- [Text section]
####################

« Advent Of Code 2016 in Haskell

30 November 2016

I recently (finally!) finished the Advent of Code challenges using Haskell. I’m still a Haskell wannabe, but the suite of problems provided an interesting backdrop for a number of Haskell concepts that I wanted to share.

The long-form retrospective is here; if you want to see a condensed collection of a few Haskell toolchain by-products, check out my shorter summary under GitHub pages.

Disclaimer: I am not a Haskell expert (or even what I would label experienced), so the approaches and results here are likely non-optimal and may be flawed. I’m happy to revise and amend my analysis with additional information via comments/email/PRs/etc.


Advent of Code is a set of coding challenges that started in December 2015. Although I initially knocked out a couple using Ruby, I found that as the challenges became more difficult they were sufficiently complex enough to provide a good reason to get more familiar with new or foreign concepts.

I haven’t done much heavy lifting with functional, pure, or lazy languages, so this was a good chance to learn more.


There’s lots of examples for general challenges strategies on the Advent of Code subreddit, so here’s the highlights from the Haskell side (I’m sure some of these are shared with $language, but the Haskell take on each concept is still interesting).

Type Safety

If you’ve tinkered with Haskell before, you’ll know that the type system is one of the highlights of the language.

A good example of the helpfulness of the type system is signalling (to a human) when a challenge may not guarantee a solution.

For example, the first day’s challenge is pretty simple: given a string with open and closed parenthesis, pretend each represents moving up and down a floor on an apartment building. It’s easy to find the final floor by just mapping characters to +1 or -1 and summing the result (in Haskell parlance, a map and fold). Part 2, however, asks you to find the string position that moves you below the ground floor (i.e., the first position that moves you to -1 or below).

Clearly, you could sum a sequence of numbers that never goes negative, so the answer to that question could very well be “we never reach the basement”. You could express this limitation for the function different in different languages - maybe raise an UnreachableBasement exception somewhere (with the caveats inherent to exceptions), or return -1 (which, also being an integer, isn’t semantically helpful). The Haskell method of expressing this situation is pretty nice – the type signature is below, and you can also see the implementation on GitHub:

basement :: String -> Maybe Int

The function caller is explicitly informed that given a string of parenthesis like (())(, there’s a possibility the function may return Nothing and thus signal that it couldn’t find an index in the string that meets the requirements. However, unlike, say, an exception in Ruby, the caller must explicitly handle the case in which Nothing is returned.

In other words: Haskell won’t let you compile the solution until there’s some code path that accounts for the Nothing result. A simple example, but this sort of rigor makes complicated logic more resilient down the road.

(Good!) Infinite Loops

An interesting mechanism that you can leverage in Haskell is infinite lists: due to laziness, you can define lists infinitely and the language will only use as much of the list as necessary.

Consider day 11: you’re given a rule for how to rotate a password to a new value, and rules that govern whether a password is acceptable. Given an initial password, you must iterate on the value until it meets all the requirements for a strong password (the challenge comes complete with arbitrary and arcane password strength rules, just like real life!).

####################

- [Data provided]
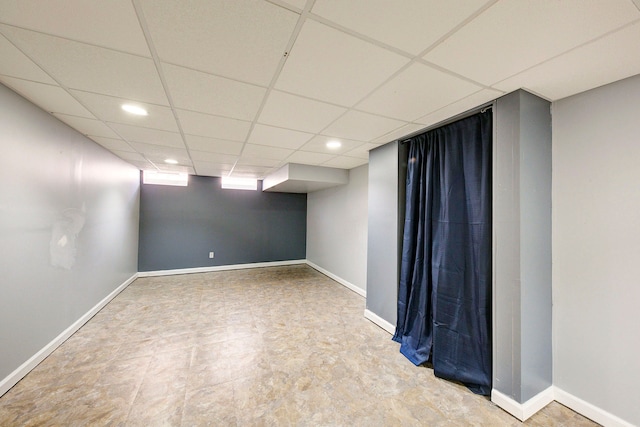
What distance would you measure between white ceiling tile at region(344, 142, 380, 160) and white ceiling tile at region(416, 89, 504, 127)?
831 millimetres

####################

- [Problems]
#1 In the Advent of Code post, what language did the author use to solve a couple of the early challenges?
#2 Reproduce word for word the stretch of the Advent of Code post from "A good example" through "-1 or below).".

- [Answers by task]
#1 Ruby.

#2
A good example of the helpfulness of the type system is signalling (to a human) when a challenge may not guarantee a solution.

For example, the first day’s challenge is pretty simple: given a string with open and closed parenthesis, pretend each represents moving up and down a floor on an apartment building. It’s easy to find the final floor by just mapping characters to +1 or -1 and summing the result (in Haskell parlance, a map and fold). Part 2, however, asks you to find the string position that moves you below the ground floor (i.e., the first position that moves you to -1 or below).